**SUPPLIED TEXT:**
++++++++++++++++++++

Instead of hash_bytes32 it might be better to use simple hash_int().
Benefits: no need for the function at all, callers might just use
hash_int() with zero basis (basis is likely not needed as I explained
above).  Also, more compilers will fully inline hash_int() unlike
hash_bytes32().


> +}
> +
> +static void
> +dp_netdev_meter_init(struct dp_netdev *dp)

Without the memory allocation and calculation of a basis this
function could be fully inlined into create_dp_netdev().

> +{
> +    struct dp_netdev_meter *dp_meter;
> +
> +    dp_meter = xmalloc(sizeof *dp_meter);
> +
> +    cmap_init(&dp_meter->table);
> +    ovs_mutex_init(&dp_meter->lock);
> +    dp_meter->hash_basis = random_uint32();

Random is not better than 0.

> +
> +    dp->meter = dp_meter;
> +}
> +
> +static void
> +dp_netdev_meter_destroy(struct dp_netdev *dp)
> +{
> +    struct dp_netdev_meter *dp_meter = dp->meter;
> +    struct dp_meter *meter;
> +
> +    ovs_mutex_lock(&dp_meter->lock);
> +    CMAP_FOR_EACH (meter, node, &dp_meter->table) {
> +            cmap_remove(&dp_meter->table, &meter->node,
> +                        dp_meter_hash(meter->id, dp_meter->hash_basis));
> +
> +            ovsrcu_postpone(free, meter);

Overindented.  4 spaces, please.

++++++++++++++++++++

**EXERCISE:** Please repeat the stretch of the code review from "Without the memory" through "better than 0." word for word.

(Collected data)
++++++++++++++++++++

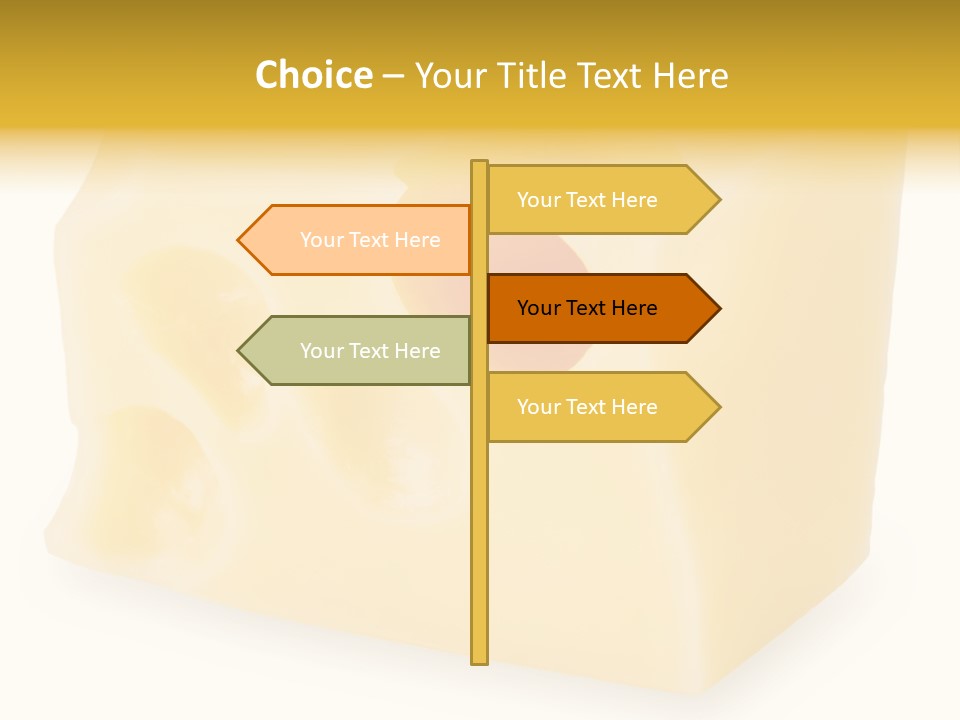 Choice – Your Title Text Here

Your Text Here

Your Text Here

Your Text Here

Your Text Here

Your Text Here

++++++++++++++++++++

**WRITTEN RESPONSE:**
Without the memory allocation and calculation of a basis this
function could be fully inlined into create_dp_netdev().

> +{
> +    struct dp_netdev_meter *dp_meter;
> +
> +    dp_meter = xmalloc(sizeof *dp_meter);
> +
> +    cmap_init(&dp_meter->table);
> +    ovs_mutex_init(&dp_meter->lock);
> +    dp_meter->hash_basis = random_uint32();

Random is not better than 0.